[Task requirements]
1. Reproduce word for word everything in the SQL Server Key Lookup article from "This can create" down to "avoided whenever possible.".
2. Write the next part of the SQL Server Key Lookup article, picking up right after its last sentence.

[Selected extract]
Hey guys!
In this article I would like to share with you a script for Kendal Van Dyke to identify/find Key Lookup occurrences through the plancache, which can be very useful to easily identify possible good candidates for a performance analysis.

As you know, KeyLookup occurrences generally cause a very large performance impact and can be easily corrected by creating/changing indexes.

What is and how to avoid Key Lookup and RID Lookup

As I already explained in the article Understanding how indexes work in SQL Server, when a query is performed on a table, the SQL Server query optimizer will determine the best data access method according to the statistics collected and choose the one with the lowest cost.

As the clustered index is the table itself, generating a large volume of data, the lowest cost non-clustered index is generally used for the query.

This can create a problem, as the non-clustered index will often be used to search for indexed information (Index Seek NonClustered), but not all columns requested in the select are part of the index.

When this happens, the clustered index will also have to be used to return the remaining information, using the pointer to the exact position of the information in the clustered index (or the ROWID, if the table does not have a clustered index).

SQL Server - Key Lookup 2
SQL Server - Key Lookup 2

This operation is called Key Lookup, in the case of tables with a clustered index or RID Lookup (RID = Row ID) for tables that do not have a clustered index (called HEAP tables) and because it generates 2 read operations for a single query, it should be avoided whenever possible.

[Supplied entries]
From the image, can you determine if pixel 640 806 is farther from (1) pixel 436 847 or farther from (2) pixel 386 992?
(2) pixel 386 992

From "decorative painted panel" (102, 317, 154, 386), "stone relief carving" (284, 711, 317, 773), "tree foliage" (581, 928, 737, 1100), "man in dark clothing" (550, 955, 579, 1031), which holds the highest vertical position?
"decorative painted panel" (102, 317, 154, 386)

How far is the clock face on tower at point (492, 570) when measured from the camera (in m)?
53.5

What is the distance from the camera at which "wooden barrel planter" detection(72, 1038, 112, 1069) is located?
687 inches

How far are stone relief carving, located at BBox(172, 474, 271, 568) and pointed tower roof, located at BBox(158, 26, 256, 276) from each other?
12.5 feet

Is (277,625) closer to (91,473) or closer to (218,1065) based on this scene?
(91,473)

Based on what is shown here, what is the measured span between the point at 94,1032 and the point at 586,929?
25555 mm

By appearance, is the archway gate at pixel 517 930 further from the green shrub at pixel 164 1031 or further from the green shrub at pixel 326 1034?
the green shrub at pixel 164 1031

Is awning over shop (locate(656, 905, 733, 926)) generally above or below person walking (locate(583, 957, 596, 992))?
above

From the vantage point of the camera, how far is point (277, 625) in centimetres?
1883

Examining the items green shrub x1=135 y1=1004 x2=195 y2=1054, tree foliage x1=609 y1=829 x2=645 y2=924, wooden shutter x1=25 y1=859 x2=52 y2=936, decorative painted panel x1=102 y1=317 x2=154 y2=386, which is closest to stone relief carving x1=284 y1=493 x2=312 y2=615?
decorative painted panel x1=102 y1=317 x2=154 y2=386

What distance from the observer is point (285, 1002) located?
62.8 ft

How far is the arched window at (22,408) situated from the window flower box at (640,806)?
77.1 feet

[Results for each task]
1.
This can create a problem, as the non-clustered index will often be used to search for indexed information (Index Seek NonClustered), but not all columns requested in the select are part of the index.

When this happens, the clustered index will also have to be used to return the remaining information, using the pointer to the exact position of the information in the clustered index (or the ROWID, if the table does not have a clustered index).

SQL Server - Key Lookup 2
SQL Server - Key Lookup 2

This operation is called Key Lookup, in the case of tables with a clustered index or RID Lookup (RID = Row ID) for tables that do not have a clustered index (called HEAP tables) and because it generates 2 read operations for a single query, it should be avoided whenever possible.

2.
Key Lookup

SQL Server - Key Lookup Execution Plan 2
SQL Server - Key Lookup Execution Plan 2

RID Lookup

SQL Server - RID Lookup Execution Plan 2
SQL Server - RID Lookup Execution Plan 2

To avoid KeyLookup, simply use the Covering index technique, which consists of adding the main columns that are used in table queries to the NonClustered (INCLUDE) index. This means that the query optimizer can obtain all the information by reading only the chosen index, without having to also read the clustered index.

However, great attention must be paid to modeling the indices. It is not recommended to add all table columns to the non-clustered index, as it will become so large that it will no longer be effective and the query optimizer may even decide not to use it and prefer the Index Scan operator, which reads the entire index sequentially, damaging query performance.

To avoid RID Lookup, simply create the clustered index on the table and pay attention to Key Lookup events that may arise.

Important: I highly recommend reading the article Understanding how indexes work in SQL Server and also the articles that are part of the series Performance Tuning.

How to Identify/Find Key Lookup occurrences through plancache

Now that you understand what a Key Lookup is and how to fix it, let's now learn how to identify these events quickly and easily.

Method 1: Using a simple LIKE
This query below is relatively simple, just making a query in some DMV's and a textual query using LIKE in the execution plan to search for the expression Lookup=”1″ inside XML. The result is usually very accurate, but false positives may appear.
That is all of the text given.